▶ **TEXT SEGMENT**:
------------------------------------------------------------
11 coins draw sequentially.what is the probability of 6th and 8th no. coin given a head

• as the events are independent
  answer=probability of getting head at 6th pos * probability of getting head at 8th pos
  =1/2 * 1/2
  =1/4
• 4 years agoHelpfull: Yes(6) No(0)
• option please?
• 5 years agoHelpfull: Yes(5) No(3)
• There is 2^11 outcomes
  Out of it 2^9 gives head at 6&8 so probability is 1/4
• 5 years agoHelpfull: Yes(3) No(0)
• answer is 1/2 as each case will have the same probabilty of one head and one tail similarly 6th and 8th will also have the probabilty of that only
• 4 years agoHelpfull: Yes(2) No(2)
• Head= H
  Tail= T
  Probability- T T T T T H T H _ _ _
  Till 6th no it will be constant and after that the probability will change so it will be 3/2^3 = 3/8
• 5 years agoHelpfull: Yes(1) No(16)
• (a)1/2^8 (b)1/2^9 (b)1/4 (c)1/4*2^9
• 5 years agoHelpfull: Yes(0) No(6)
• always solve to possibilty...one is wrong and one is right..all coins have 1/2 possibility..then 1/2*1/2..11term
  then answer is 1/4*2^9
  bt other solution
  first coin always given head or tail so 1,2,3,4,5,7,9,10,11 and head or tail comes possibilty in these coins always (1+1)/2..then answer always given 1/4....so i m confuse choosen one answer..
• 5 years agoHelpfull: Yes(0) No(6)
• you gave exam in september?
• 5 years agoHelpfull: Yes(0) No(21)
• for 6th coin probability of getting head= 1/2
  for 8th coin probability of getting head= 1/2
  for Both the cases P(E)= 1/2.
• 3 years agoHelpfull: Yes(0) No(0)
------------------------------------------------------------
▶ **GIVEN DATA**:
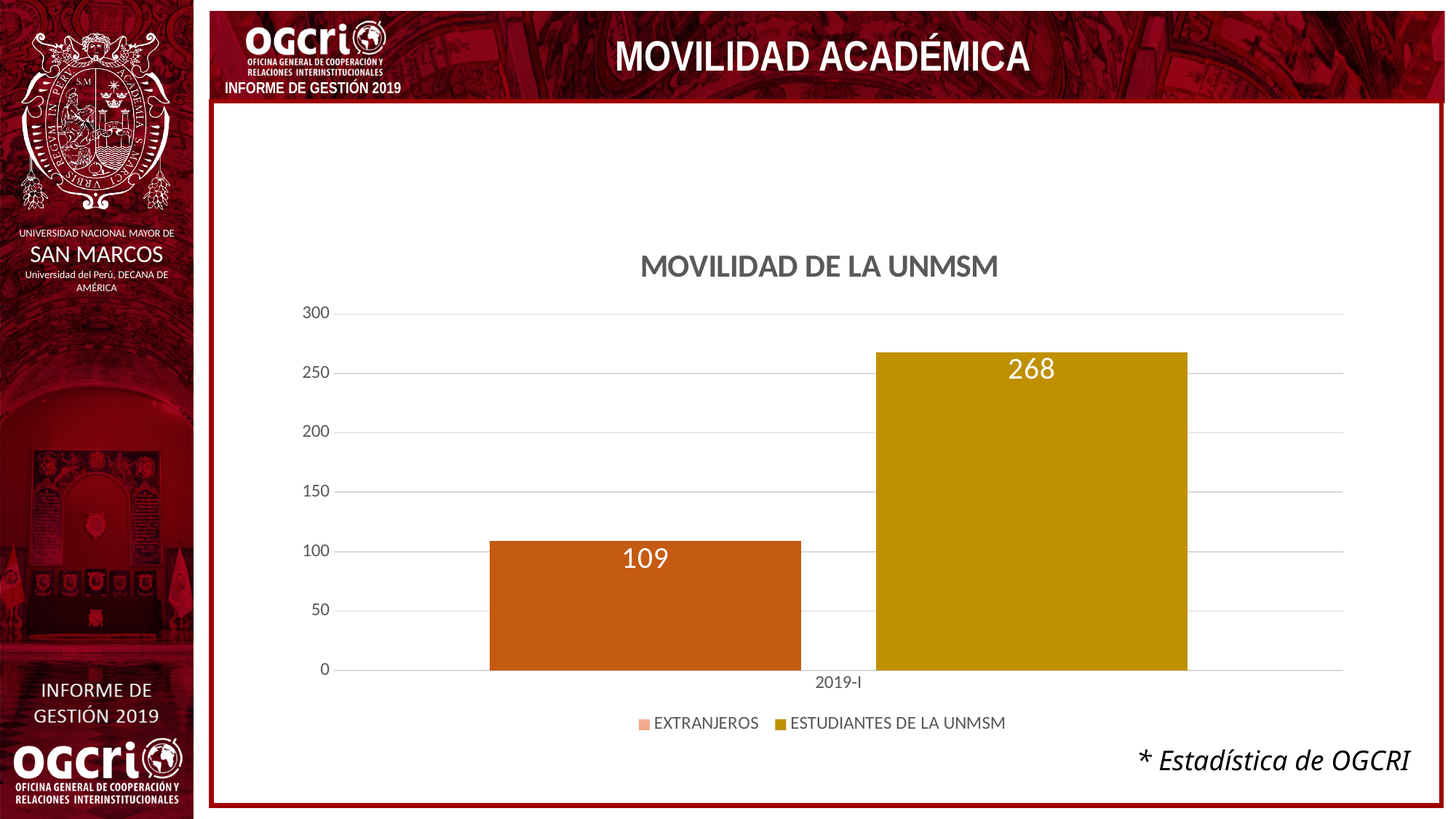
How many categories are shown on the x axis? 1 What kind of chart is shown? bar chart Is the value for EXTRANJEROS larger or smaller than the value for ESTUDIANTES DE LA UNMSM? smaller What is the value for EXTRANJEROS in 2019-I? 109 Is the value for ESTUDIANTES DE LA UNMSM greater or less than 250? greater What is the value for ESTUDIANTES DE LA UNMSM in 2019-I? 268 Which series has the higher value in 2019-I? ESTUDIANTES DE LA UNMSM What is the title of the chart? MOVILIDAD DE LA UNMSM Which series has the lower value in 2019-I? EXTRANJEROS How many series does the legend list? 2 Is the value for EXTRANJEROS greater or less than 150? less What is the difference between ESTUDIANTES DE LA UNMSM and EXTRANJEROS in 2019-I? 159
------------------------------------------------------------
▶ **REQUIRED ACTION 1**: Return the passage of the coin probability thread starting with "11 coins draw" and going on through "agoHelpfull: Yes(5) No(3)".
▶ **REQUIRED ACTION 2**: List every expression offered as an answer option in the coin probability thread's line that begins "(a)1/2^8".
Rely only on the coin probability thread for what follows.

▶ **WRITTEN REPLY 1**:
11 coins draw sequentially.what is the probability of 6th and 8th no. coin given a head

• as the events are independent
  answer=probability of getting head at 6th pos * probability of getting head at 8th pos
  =1/2 * 1/2
  =1/4
• 4 years agoHelpfull: Yes(6) No(0)
• option please?
• 5 years agoHelpfull: Yes(5) No(3)

▶ **WRITTEN REPLY 2**:
1/2^8
1/2^9
1/4
1/4*2^9